One small correction: Mesos is a scheduler. It doesn't natively ship with any end-user framework to access the scheduling though (you are supposed to write your own framework which uses the Mesos API). Marathon is a generic end-user framework for accessing those functions and runs on top of Mesos.
I think it's also interesting to note that Mesos can be used as the Kubernetes minion scheduler backend.
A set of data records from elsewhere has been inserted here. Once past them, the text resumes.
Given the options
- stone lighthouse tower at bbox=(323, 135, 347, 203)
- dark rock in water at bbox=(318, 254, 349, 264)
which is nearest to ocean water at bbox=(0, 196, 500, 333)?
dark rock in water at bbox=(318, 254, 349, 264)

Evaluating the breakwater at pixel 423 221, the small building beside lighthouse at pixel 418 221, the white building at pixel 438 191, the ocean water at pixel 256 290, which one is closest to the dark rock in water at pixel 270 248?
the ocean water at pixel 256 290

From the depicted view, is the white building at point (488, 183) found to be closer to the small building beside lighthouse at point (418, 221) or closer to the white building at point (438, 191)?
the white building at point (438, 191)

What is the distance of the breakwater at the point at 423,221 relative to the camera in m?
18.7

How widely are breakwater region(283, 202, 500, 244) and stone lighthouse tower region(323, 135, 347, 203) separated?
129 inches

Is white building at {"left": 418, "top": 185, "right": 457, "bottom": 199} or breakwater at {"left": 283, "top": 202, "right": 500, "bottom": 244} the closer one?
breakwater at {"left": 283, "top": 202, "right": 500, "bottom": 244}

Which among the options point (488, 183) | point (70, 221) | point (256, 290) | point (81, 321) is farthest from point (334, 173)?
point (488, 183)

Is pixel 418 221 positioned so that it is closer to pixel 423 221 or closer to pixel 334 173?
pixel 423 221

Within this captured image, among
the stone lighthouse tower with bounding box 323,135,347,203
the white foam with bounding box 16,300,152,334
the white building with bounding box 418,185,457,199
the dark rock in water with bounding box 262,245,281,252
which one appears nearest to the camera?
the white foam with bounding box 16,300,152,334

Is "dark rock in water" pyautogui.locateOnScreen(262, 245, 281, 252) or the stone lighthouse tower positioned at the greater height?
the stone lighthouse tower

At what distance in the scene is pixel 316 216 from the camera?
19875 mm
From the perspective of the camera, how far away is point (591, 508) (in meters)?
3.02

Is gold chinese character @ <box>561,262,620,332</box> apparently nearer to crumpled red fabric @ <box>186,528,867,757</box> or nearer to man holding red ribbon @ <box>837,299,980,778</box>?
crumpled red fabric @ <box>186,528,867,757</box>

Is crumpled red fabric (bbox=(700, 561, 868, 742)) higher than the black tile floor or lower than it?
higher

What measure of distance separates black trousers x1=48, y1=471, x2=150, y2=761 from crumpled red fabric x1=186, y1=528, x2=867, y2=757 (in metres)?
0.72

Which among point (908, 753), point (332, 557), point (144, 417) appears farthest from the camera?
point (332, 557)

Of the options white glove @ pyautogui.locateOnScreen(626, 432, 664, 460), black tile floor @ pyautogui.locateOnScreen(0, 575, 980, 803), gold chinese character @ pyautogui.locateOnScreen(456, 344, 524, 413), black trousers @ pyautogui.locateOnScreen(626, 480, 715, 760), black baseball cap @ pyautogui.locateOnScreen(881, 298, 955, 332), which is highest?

And for very large collections of compute nodes, this is reputedly a good choice (though I don't have any personal experience to back that assessment up).
In the parlance of Mesos, the Mesos kernel is an "allocator" (in that it assembles and allocates all of the compute resources) and the frameworks are the "schedulers" in that they request and consume "resource offers" (made by the allocator) and then schedule tasks to be run on those accepted resources.
Actually that isn't entirely true. mesos-execute will run any shell command and it shows up as a framework in the framework api/ui tab on the mesos master.
I know being the edgy you-don't-have-big-data guy is all the rage right now, but seriously? Most people can fit all of their work on one server? What kind of mom-and-pop shops are you working for?
I started JohnCompanies in summer/fall 2001, which was the first VPS provider. This was a fairly significant financial gamble that most people can fit all their work on even less than one server.